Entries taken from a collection
+++++
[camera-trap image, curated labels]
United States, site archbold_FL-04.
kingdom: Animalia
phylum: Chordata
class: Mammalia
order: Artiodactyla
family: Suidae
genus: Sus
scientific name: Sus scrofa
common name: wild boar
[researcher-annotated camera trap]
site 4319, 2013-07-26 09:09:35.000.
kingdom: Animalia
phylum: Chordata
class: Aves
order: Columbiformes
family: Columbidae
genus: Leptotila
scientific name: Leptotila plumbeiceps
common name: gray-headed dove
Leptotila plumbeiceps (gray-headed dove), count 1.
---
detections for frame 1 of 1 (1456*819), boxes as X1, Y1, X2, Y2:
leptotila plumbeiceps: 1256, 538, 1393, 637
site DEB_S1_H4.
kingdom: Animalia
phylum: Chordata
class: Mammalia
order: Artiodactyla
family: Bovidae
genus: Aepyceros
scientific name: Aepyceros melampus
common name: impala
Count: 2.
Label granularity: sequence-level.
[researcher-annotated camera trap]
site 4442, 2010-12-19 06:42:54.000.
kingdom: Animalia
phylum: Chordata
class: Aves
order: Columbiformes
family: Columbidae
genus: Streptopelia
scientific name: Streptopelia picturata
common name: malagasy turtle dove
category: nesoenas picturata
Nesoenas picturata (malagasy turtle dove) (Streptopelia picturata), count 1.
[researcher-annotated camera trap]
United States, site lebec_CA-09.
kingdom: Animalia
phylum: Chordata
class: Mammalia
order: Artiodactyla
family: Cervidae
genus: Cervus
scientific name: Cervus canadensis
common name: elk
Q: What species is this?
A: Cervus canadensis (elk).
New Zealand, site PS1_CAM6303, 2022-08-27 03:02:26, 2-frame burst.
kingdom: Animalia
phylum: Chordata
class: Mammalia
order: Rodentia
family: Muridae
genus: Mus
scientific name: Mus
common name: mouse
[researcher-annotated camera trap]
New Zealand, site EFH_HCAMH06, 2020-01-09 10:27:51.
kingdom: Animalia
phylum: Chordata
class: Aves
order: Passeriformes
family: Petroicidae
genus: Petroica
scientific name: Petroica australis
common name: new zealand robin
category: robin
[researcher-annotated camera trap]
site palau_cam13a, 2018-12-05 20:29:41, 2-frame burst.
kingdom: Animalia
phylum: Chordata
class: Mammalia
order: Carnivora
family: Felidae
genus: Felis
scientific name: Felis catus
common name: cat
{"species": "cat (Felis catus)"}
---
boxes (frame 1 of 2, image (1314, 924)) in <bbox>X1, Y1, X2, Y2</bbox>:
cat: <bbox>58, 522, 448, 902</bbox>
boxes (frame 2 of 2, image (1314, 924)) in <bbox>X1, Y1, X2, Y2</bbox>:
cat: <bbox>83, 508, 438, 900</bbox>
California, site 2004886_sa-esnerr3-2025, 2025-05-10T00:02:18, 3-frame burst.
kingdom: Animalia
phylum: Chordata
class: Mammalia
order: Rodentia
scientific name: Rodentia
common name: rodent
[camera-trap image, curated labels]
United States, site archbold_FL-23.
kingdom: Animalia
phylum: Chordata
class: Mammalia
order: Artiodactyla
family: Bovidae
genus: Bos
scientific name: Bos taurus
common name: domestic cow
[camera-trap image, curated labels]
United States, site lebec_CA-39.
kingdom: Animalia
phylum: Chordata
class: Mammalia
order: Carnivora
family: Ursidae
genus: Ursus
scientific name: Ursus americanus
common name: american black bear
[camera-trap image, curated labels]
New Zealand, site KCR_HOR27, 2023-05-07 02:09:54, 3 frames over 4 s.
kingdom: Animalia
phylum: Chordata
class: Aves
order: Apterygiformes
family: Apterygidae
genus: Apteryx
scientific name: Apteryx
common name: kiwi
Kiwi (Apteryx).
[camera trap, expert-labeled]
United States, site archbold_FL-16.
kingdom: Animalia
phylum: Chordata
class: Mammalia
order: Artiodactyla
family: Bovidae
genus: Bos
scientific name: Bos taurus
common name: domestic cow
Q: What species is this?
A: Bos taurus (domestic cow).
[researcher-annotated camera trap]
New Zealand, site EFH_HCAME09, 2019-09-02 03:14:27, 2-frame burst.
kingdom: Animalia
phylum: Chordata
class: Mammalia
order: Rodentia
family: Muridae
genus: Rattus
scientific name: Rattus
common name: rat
+++++
Your answer must consist solely of the lines from the one containing "genus: Apteryx" through the last line of the entries, reproduced exactly.

- **Expected output**
genus: Apteryx
scientific name: Apteryx
common name: kiwi
Kiwi (Apteryx).
[camera trap, expert-labeled]
United States, site archbold_FL-16.
kingdom: Animalia
phylum: Chordata
class: Mammalia
order: Artiodactyla
family: Bovidae
genus: Bos
scientific name: Bos taurus
common name: domestic cow
Q: What species is this?
A: Bos taurus (domestic cow).
[researcher-annotated camera trap]
New Zealand, site EFH_HCAME09, 2019-09-02 03:14:27, 2-frame burst.
kingdom: Animalia
phylum: Chordata
class: Mammalia
order: Rodentia
family: Muridae
genus: Rattus
scientific name: Rattus
common name: rat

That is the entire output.